- [EXTRACT TO READ]

● ● ● ● ●

Annabel Thérèse Keswick, Lady Keswick (née Fraser; 15 October 1942 – 13 September 2022), styled "The Honourable", was a Scottish lady from the Fraser family who married Lord Reay and then Sir Henry Keswick.  She was influential in British politics as the special advisor to Kenneth Clarke and then as director of the Centre for Policy Studies.  She was Chancellor of the University of Buckingham from 2014 to 2020.

Professional career
Keswick served as a special policy advisor to Kenneth Clarke from 1989 to 1995. During that time she worked at the Department of State for Health, the Department of Education and Science, the Home Office and HM Treasury.

After resigning from this position in 1995, she became executive director of the Centre for Policy Studies, eventually becoming its deputy chairman from January 2004 until April 2017. In this role she contributed to, commissioned and published over 100 public policy pamphlets on the European Union, the Constitution, law and order, education, health, tax and regulatory affairs and women's issues. She has written on these subjects for most of the national newspapers, and appeared on radio and on television.

Journalism
Keswick has contributed articles for The Daily Telegraph, The New Statesman, Financial Times, and The Spectator, among other publications.

● ● ● ● ●

- [RECORDS]
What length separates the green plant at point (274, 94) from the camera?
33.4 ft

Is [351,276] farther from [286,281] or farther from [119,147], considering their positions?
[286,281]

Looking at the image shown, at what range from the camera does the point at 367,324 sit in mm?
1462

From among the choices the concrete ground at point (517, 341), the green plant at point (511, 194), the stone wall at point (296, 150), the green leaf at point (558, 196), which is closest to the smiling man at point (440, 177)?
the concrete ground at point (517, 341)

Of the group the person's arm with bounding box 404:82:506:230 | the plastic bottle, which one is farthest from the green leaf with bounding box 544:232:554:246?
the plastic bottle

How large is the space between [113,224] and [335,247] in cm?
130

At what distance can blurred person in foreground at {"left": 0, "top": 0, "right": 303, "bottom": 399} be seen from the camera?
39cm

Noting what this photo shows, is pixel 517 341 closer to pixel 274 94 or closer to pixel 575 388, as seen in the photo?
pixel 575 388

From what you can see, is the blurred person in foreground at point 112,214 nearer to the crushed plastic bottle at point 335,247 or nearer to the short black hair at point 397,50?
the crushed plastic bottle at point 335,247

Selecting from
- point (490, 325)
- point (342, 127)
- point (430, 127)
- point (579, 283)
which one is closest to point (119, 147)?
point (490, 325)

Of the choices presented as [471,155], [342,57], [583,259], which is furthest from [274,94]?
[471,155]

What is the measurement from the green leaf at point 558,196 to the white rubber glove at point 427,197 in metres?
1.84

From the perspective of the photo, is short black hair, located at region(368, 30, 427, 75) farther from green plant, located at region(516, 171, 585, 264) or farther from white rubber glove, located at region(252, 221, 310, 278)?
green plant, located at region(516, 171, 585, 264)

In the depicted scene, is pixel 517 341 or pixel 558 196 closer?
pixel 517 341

● ● ● ● ●

- [TASKS TO PERFORM]
A. Print the part of the Annabel Keswick biography that begins at the words "Professional career" and stops after "and on television.".
B. Carry on the Annabel Keswick biography past its final sentence.

- [WRITTEN RESPONSES]
A.
Professional career
Keswick served as a special policy advisor to Kenneth Clarke from 1989 to 1995. During that time she worked at the Department of State for Health, the Department of Education and Science, the Home Office and HM Treasury.

After resigning from this position in 1995, she became executive director of the Centre for Policy Studies, eventually becoming its deputy chairman from January 2004 until April 2017. In this role she contributed to, commissioned and published over 100 public policy pamphlets on the European Union, the Constitution, law and order, education, health, tax and regulatory affairs and women's issues. She has written on these subjects for most of the national newspapers, and appeared on radio and on television.

B.
Books
On 9 January 2020, Keswick published The Colour of the Sky After Rain, about her impression of the Chinese people and their culture after decades of travel to China and the Far East.

Other positions
In September 2013, Keswick was appointed a director of Daily Mail and General Trust. In the same month, she was elected chancellor of the University of Buckingham, a position she held until 2020.

She was a patron of the British Museum, the National Gallery and the Victoria and Albert Museum. In July 2007 she became a Fellow of King's College London.

Personal life and death 
Keswick was the daughter of Simon Fraser, 15th Lord Lovat and Rosamond Delves (née Broughton). She was married firstly to Hugh Mackay, 14th Lord Reay, and then to businessman Sir Henry Keswick from 1985. 

Keswick died of ovarian cancer on 13 September 2022, at the age of 79.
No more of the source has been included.